The man in the ball cap was leaning on a tree. Hunter crept up behind him and pushed his head hard against the tree trunk. The man slumped down and Hunter used the tree to push himself through the air at the other man. He disarmed him with a blow to the wrist and then hit him twice in the face.
The man staggered backwards.
Hunter drew the Beretta and put a finger over his lips.
“You can live if you don’t scream,” Hunter said.
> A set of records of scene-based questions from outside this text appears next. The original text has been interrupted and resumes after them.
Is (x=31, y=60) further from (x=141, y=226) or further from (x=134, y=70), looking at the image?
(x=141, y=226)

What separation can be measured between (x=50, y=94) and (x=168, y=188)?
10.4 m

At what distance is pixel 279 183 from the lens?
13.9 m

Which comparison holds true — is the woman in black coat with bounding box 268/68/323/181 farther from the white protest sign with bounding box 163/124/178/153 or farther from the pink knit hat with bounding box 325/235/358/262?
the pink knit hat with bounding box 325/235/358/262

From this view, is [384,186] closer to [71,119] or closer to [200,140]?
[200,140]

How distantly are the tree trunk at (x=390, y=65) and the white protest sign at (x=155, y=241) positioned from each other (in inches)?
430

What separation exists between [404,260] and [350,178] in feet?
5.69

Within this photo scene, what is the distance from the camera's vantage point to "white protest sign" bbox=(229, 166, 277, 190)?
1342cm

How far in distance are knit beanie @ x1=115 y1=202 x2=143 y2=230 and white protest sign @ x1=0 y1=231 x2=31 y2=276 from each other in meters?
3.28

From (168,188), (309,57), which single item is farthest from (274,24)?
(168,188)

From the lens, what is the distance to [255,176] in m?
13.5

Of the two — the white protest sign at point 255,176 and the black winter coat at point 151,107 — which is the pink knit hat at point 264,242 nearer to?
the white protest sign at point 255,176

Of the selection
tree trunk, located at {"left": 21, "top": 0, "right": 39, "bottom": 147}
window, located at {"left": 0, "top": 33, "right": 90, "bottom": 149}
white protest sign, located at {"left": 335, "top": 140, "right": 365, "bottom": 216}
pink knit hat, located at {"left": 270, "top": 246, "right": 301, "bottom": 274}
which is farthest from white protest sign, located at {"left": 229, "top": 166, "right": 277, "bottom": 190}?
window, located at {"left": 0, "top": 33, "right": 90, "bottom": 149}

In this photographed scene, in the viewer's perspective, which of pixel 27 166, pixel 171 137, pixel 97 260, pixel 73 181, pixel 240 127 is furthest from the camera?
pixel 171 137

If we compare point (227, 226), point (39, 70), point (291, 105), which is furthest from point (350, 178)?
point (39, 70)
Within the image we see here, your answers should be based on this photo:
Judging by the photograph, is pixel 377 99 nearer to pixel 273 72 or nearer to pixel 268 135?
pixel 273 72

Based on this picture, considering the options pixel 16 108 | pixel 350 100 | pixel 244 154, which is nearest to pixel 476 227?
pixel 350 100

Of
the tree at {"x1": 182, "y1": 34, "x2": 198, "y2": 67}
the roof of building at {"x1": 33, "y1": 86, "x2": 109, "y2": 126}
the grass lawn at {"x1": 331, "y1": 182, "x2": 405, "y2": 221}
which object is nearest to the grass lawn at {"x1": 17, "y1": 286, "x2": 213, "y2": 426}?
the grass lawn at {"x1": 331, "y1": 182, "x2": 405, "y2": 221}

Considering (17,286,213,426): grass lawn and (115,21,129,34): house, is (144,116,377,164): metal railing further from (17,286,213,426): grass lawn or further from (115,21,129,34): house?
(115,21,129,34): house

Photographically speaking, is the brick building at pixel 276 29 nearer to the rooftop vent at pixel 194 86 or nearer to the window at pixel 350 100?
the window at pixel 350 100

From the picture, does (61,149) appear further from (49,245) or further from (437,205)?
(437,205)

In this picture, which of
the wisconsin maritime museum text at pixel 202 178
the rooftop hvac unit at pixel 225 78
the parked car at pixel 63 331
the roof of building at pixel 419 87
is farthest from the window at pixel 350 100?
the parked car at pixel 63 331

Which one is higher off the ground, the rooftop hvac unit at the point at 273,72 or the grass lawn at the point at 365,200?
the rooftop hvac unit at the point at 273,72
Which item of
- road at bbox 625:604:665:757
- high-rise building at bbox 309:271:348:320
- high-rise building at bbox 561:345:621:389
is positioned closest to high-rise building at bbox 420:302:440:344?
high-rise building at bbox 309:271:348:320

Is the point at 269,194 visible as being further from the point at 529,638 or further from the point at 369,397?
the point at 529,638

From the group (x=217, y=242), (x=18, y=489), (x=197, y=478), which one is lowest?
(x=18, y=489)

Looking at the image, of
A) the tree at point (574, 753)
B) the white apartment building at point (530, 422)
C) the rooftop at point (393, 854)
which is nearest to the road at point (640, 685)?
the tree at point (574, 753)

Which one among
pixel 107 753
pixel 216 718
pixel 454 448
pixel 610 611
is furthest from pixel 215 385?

“What the fuck?” the man said.
“Come on, buddy. You know how this goes. Make it easy on yourself.”
The man eyed the gun and then slowly rose his hands in the air.
“Turn around,” Hunter said.
He turned.
“Get on your hands and knees.”
The man knelt. He was vulnerable now, disarmed, his back to Hunter, staring out at a dark forest.
“You know who I am?” Hunter said.
“Government,” the man said.
“That’s right. And you know who was supposed to be on that chopper?”
“Not really,” the man said.
“Take a guess.”
The man sighed. “The president,” he said.
“Right again,” Hunter said. “So there wouldn’t be much blowback on me if you were to end up with a bullet in your skull.”
“I didn’t know this had anything to do with the president until it was too late,” the man said.
“Well, lucky for you,” Hunter said, “I need information too badly to stick around playing games.”
“I don’t know anything.”
“I’m sure you know more than you think you do.”
The man made to turn his head.
“Uh uh,” Hunter said. “Don’t look. Just talk.”
The man was quiet for a second. He was scared.
“I can kill you right now and talk to your friend,” Hunter said, indicating the unconscious man by the tree. “Or I can talk to you, let the feds come pick you up. You’ll be in a jail cell eating apple pie and drinking coffee before nightfall.”
“I’m not afraid of what you’ll do to me,” the man said.
“You’re afraid of the men who hired you?”
“Right,” the man said.
“Well how about this?” Hunter said. “You tell me everything you know. I cut you loose and bring your friend in. Whoever hired you will think its your friend who talked.”
“And how do I trust you?”
“I’m not your problem, buddy. The people who hired you are. If I cut you loose you have a chance to disappear.”
“You won’t cut me loose.”
“Sure I will.”
“I’m not an idiot.”
“I don’t care about you,” Hunter said. “I don’t care about your other friends who are scattered around this forest. You can roll the dice with the rest of them for all I care. I won’t guarantee you get out of this forest, but I won’t be the one who stops you.”
“Fuck,” the man said.
“Look, buddy. Take your chances in this forest, or take a bullet in the skull. I can show your corpse to your friend when he wakes up and he’ll talk.”
The man sighed but Hunter knew he’d talk.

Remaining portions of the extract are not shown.